News Story

Whitmer Suggests Government Shutdown If No Big Gas Tax Hike

Democratic Governor challenges GOP legislature, my way on the highways

Gov. Gretchen Whitmer’s proposed 45-cent per gallon, $2.5 billion motor fuel tax increase has been represented as a plan to spend $2.5 billion more on roads. Bridge Magazine reported the plan would “increase state road funding by $2.5 billion by 2021.” The Small Business Association of Michigan said the plan would “raise $2.5 billion for roads.”

And the budget overview section of the governor’s recent executive budget presentation states, “This plan will generate $2.5 billion in new annual transportation revenue.”

What has not been widely reported is that just $1.9 billion of the $2.5 billion tax increase would go to road repairs. About $600 million of the tax hike, if enacted, would cover government spending that is unrelated to roads and transportation.

Whitmer’s executive budget recommendation for the next fiscal year proposes total state spending from all sources of $60.2 billion, up from $56.8 billion authorized in the final budget signed by her predecessor, Republican Rick Snyder.

Whitmer justifies the motor fuel tax increase by saying she was elected by Michigan voters who want her to “fix the damn roads.” If passed and signed into law, the proposal would give Michigan the nation’s highest gas tax.

Fiscal analyst James Hohman at the Mackinac Center for Public Policy is one voice who has noted the discrepancy between how much the governor expects the tax hike to bring in and how much of that she plans to use on road repairs.

“Whitmer is insisting she needs $2.5 billion in higher gas tax revenue, but only wants $1.9 billion more in additional road funding, and that is worth pointing out,” Hohman said in an email. “It looks like the governor wants more money in government and is trying to use the roads to leverage it.”

Hohman added, “The 2020 state budget already contains a ‘road funding piece’: An income tax earmark to road repairs is scheduled to increase from $264 million to $468 million.”

This refers to a law enacted alongside the last gas and diesel tax hike in 2015, which raised these taxes by 7 cents per gallon and 11 cents per gallon, respectively, to 26.3 cents per gallon tax on both fuels. Then-House Speaker Kevin Cotter insisted that the state government, and not just taxpayers, shares some of the burden of reprioritizing more resources to road repairs. The result was the income tax earmark from general government spending to road repairs, which, starting in October 2020, rises to $600 million annually.
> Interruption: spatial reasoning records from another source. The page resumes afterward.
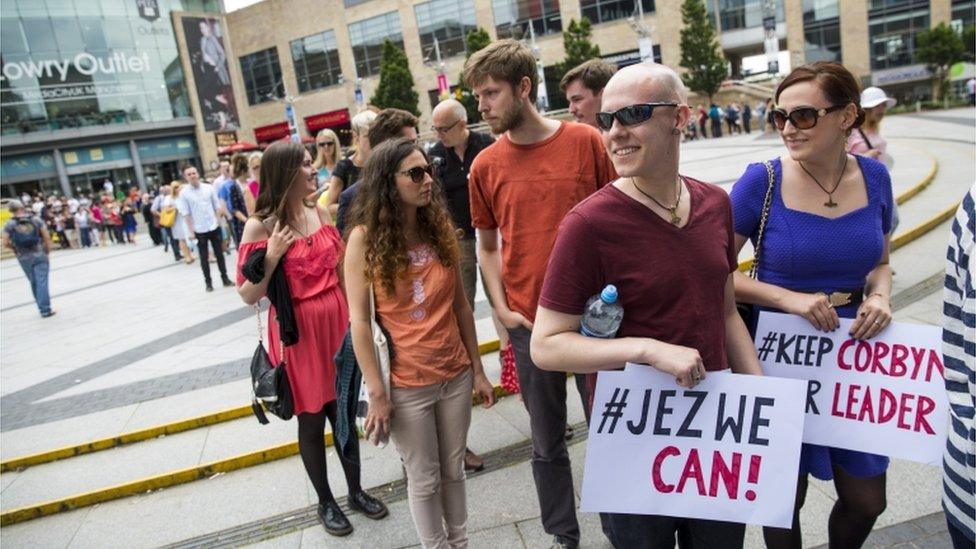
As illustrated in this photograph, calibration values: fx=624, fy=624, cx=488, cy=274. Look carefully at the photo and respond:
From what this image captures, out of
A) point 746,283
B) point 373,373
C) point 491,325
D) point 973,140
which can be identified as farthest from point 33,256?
point 973,140

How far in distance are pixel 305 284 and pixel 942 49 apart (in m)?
45.1

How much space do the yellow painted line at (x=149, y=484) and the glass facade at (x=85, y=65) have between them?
43534 mm

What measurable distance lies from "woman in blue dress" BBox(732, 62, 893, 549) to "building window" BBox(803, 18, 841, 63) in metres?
46.1

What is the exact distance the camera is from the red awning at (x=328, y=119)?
48156 mm

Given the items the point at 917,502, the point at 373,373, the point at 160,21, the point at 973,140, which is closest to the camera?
the point at 373,373

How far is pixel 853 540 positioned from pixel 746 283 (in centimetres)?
97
The governor’s proposed gas tax hike has not gone over well with Republican lawmakers, nor has Whitmer’s statement that she won’t sign a new budget without one. Senate Majority Leader Mike Shirkey, R-Clarklake, says they’re two separate issues.

While it is too early in the process to start talking about a year-end budget impasse, Whitmer is using language that suggests this is possible.

“They want honesty in budgeting, and they want real solutions, not half-measures and shell games. And that’s exactly what I put on the table,” said the governor in a MIRS News podcast last week, during which she also reiterated that she would not to sign a budget that doesn’t include a comprehensive road funding solution.

Shirkey’s press secretary, Amber McCann, responded to Whitmer’s accusations in a statement to MIRS News. "She’s in luck. There’s an entire Department of Transportation portion of the budget."

House Speaker Lee Chatfield, R-Levering, agrees that passing an annual budget and devising a long-term solution to road repair funding are two separate issues.

“We are currently spending a record amount on roads and are serious about further investing the right amount to fix the problem. But if that doesn’t qualify as a fix, I could put her gas tax hike on the board and watch it fail,” Chatfield said in a statement to The Detroit News.

Whitmer’s office did not return requests for comment.